§ **Exercise aim**
Repeat the lines from the start of the records through the line with "2.81 metres", including both of those lines. Leave the pictures out of your answer.

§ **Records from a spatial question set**

━━━━━━

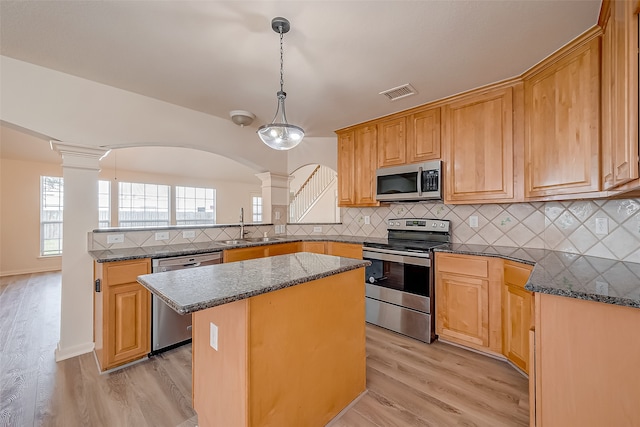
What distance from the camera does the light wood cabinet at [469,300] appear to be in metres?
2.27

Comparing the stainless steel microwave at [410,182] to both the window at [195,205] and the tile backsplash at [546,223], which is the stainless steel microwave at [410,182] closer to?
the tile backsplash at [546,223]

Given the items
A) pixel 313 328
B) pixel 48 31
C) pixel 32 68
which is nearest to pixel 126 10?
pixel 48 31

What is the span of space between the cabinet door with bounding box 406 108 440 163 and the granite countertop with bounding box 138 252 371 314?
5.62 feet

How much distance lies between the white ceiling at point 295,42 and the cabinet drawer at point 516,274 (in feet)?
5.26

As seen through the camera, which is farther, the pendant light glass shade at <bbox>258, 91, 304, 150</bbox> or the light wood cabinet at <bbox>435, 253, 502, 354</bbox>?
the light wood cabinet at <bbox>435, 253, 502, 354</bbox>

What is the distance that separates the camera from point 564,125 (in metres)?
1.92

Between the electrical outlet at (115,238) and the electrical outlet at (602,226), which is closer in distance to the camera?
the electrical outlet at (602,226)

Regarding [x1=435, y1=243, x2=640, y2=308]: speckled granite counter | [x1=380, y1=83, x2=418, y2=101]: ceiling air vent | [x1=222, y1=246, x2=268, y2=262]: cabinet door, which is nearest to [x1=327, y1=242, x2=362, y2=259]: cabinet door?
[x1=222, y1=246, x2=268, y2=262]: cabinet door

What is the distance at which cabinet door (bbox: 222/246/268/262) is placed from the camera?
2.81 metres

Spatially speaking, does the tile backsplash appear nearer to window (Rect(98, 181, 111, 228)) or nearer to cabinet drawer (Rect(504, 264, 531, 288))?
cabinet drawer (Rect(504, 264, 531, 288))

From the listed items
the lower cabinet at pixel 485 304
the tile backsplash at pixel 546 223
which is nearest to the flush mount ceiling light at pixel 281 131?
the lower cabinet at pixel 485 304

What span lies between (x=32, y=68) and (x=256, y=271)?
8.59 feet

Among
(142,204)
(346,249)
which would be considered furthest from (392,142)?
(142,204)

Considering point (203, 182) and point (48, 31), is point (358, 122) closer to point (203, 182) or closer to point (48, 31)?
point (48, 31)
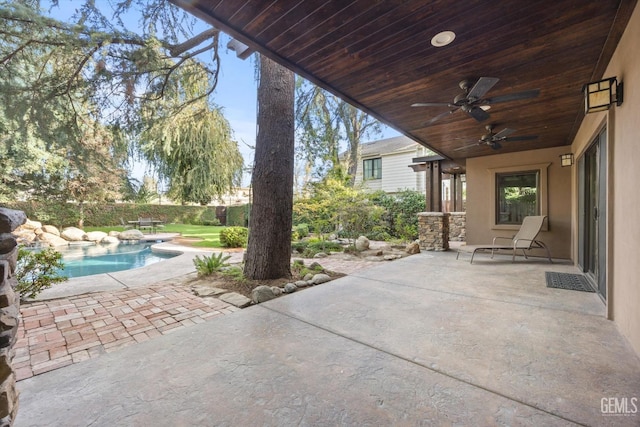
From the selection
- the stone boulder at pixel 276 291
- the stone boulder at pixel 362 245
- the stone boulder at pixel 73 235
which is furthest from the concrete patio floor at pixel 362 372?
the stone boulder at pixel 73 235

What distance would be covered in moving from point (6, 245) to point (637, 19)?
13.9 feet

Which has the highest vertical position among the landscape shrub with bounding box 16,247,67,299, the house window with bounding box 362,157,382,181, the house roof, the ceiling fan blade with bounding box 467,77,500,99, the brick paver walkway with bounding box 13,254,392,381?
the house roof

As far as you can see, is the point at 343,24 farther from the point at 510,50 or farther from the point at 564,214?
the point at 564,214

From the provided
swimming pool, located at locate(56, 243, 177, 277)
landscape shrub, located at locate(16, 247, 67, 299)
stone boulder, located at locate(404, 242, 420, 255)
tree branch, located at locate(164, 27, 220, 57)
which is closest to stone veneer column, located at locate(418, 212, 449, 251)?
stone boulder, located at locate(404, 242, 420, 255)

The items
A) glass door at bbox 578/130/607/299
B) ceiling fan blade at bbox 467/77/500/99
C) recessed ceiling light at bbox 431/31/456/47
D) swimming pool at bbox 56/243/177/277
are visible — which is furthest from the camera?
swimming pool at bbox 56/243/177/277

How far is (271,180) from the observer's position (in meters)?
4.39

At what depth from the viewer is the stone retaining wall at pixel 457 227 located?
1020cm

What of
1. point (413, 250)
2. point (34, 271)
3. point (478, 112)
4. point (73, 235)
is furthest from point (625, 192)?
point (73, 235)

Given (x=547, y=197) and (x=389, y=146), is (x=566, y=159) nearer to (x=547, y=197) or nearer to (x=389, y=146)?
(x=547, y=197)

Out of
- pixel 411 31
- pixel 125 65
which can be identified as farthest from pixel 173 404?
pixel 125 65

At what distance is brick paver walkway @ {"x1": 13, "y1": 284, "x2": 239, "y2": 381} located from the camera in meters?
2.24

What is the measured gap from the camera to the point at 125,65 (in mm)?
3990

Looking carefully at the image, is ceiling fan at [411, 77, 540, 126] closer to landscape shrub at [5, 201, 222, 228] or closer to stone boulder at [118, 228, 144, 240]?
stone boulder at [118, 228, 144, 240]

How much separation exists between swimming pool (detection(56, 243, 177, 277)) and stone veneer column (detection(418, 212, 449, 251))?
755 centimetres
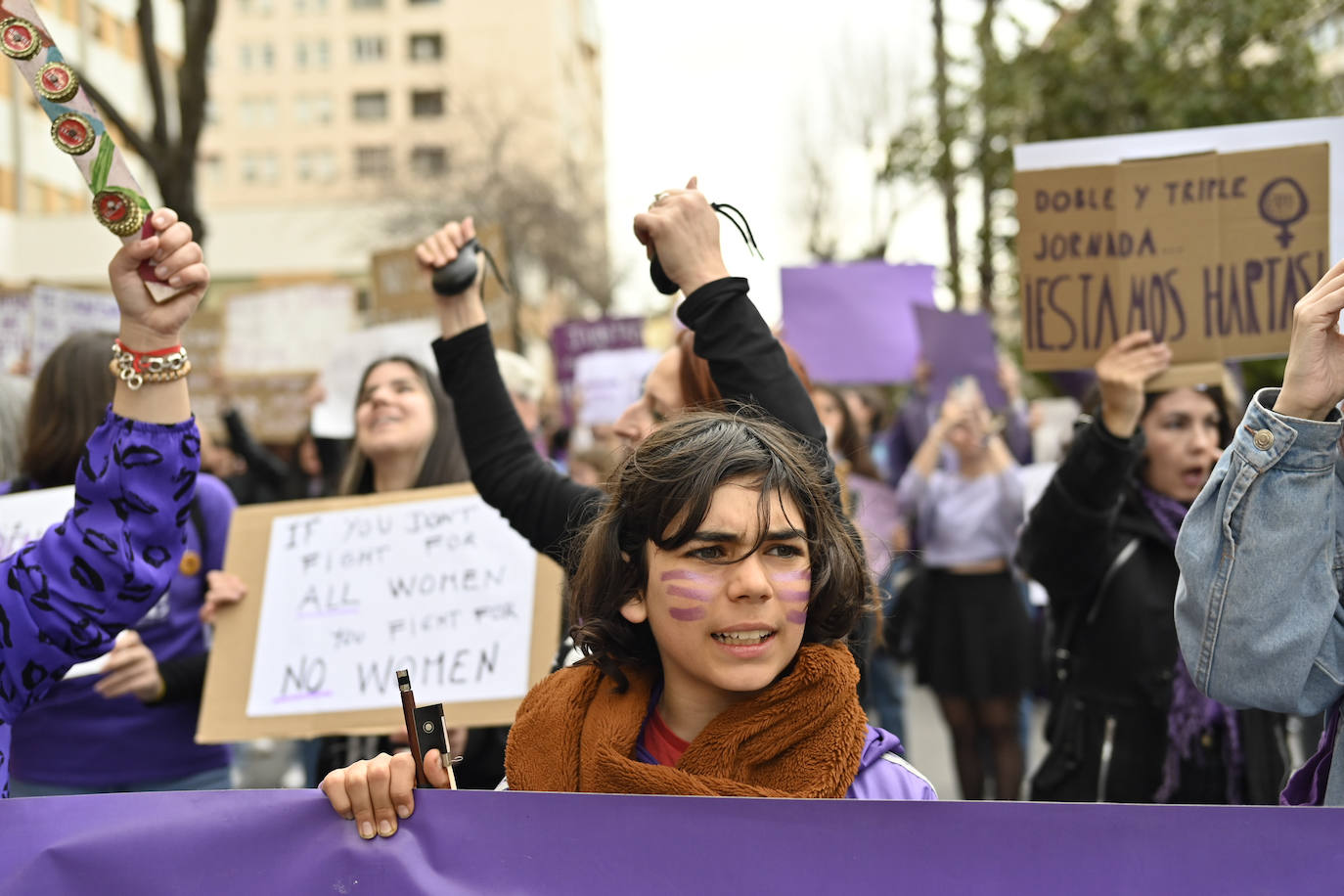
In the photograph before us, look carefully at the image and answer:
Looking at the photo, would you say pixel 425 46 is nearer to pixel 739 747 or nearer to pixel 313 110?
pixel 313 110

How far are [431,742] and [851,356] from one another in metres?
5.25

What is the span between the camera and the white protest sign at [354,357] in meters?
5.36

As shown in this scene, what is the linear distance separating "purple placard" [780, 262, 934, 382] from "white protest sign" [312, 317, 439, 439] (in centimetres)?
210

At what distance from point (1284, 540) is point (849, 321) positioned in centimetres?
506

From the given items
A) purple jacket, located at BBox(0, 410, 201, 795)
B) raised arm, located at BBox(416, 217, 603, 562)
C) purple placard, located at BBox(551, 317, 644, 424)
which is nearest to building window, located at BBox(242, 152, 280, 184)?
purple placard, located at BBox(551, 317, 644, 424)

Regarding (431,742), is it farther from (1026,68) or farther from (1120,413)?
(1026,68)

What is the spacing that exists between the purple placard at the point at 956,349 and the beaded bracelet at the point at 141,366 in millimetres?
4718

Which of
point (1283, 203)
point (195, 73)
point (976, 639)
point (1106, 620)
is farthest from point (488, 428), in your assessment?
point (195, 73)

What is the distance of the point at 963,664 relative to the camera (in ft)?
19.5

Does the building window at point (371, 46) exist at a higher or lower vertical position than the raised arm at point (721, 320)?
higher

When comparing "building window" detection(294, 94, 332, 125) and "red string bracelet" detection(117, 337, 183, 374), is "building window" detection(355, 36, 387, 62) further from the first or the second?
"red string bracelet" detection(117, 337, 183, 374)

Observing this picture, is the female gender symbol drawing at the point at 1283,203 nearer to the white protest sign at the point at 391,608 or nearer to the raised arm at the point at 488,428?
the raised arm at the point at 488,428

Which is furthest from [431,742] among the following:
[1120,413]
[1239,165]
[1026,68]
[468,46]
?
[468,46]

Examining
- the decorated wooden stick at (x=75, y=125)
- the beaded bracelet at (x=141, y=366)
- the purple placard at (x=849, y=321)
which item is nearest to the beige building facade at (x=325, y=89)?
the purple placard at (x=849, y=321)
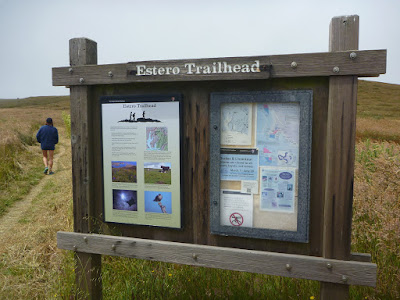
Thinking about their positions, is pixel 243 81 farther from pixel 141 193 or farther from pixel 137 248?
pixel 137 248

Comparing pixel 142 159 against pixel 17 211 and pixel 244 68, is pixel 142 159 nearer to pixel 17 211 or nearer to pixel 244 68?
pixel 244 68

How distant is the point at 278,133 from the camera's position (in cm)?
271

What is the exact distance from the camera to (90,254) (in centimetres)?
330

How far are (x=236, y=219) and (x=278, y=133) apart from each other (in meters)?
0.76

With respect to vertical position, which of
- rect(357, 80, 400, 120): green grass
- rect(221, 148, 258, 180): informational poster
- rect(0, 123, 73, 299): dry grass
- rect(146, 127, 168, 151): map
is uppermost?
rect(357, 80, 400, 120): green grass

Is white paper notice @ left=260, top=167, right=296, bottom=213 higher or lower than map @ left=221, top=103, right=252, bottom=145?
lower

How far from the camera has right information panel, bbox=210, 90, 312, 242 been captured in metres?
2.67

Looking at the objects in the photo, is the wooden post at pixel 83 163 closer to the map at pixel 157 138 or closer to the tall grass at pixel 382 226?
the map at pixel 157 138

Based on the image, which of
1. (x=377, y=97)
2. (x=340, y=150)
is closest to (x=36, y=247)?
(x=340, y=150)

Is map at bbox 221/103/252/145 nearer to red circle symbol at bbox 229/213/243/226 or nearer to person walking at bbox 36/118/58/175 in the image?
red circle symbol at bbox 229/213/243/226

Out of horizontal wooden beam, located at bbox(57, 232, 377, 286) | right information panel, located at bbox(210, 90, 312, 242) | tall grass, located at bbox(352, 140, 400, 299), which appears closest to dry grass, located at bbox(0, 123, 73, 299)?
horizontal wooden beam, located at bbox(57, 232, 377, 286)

━━━━━━

§ **Output**
What distance from the camera does the light wood cabinet at [469,300] appear to be in metres?
2.27

Comparing the stainless steel microwave at [410,182] to both the window at [195,205] and the tile backsplash at [546,223], which is the stainless steel microwave at [410,182] closer to?
the tile backsplash at [546,223]

Given the items
A) pixel 313 328
B) pixel 48 31
C) pixel 32 68
which is nearest to pixel 126 10?
pixel 48 31

What is the span of space between the cabinet door with bounding box 406 108 440 163 and the granite countertop with bounding box 138 252 371 314?
5.62 feet

How much distance lies between the white ceiling at point 295,42 and the cabinet drawer at point 516,274 (in feet)?
5.26

As seen through the camera, which is farther, the pendant light glass shade at <bbox>258, 91, 304, 150</bbox> or the light wood cabinet at <bbox>435, 253, 502, 354</bbox>?
the light wood cabinet at <bbox>435, 253, 502, 354</bbox>

What is the distance that separates the camera from point 564,125 (in metres)?
1.92

Between the electrical outlet at (115,238) and the electrical outlet at (602,226), which is closer in distance to the camera?
the electrical outlet at (602,226)

Regarding [x1=435, y1=243, x2=640, y2=308]: speckled granite counter | [x1=380, y1=83, x2=418, y2=101]: ceiling air vent | [x1=222, y1=246, x2=268, y2=262]: cabinet door, which is nearest to [x1=327, y1=242, x2=362, y2=259]: cabinet door?
[x1=222, y1=246, x2=268, y2=262]: cabinet door

What is the distance at which cabinet door (bbox: 222/246/268/262) is placed from the camera?
2.81 metres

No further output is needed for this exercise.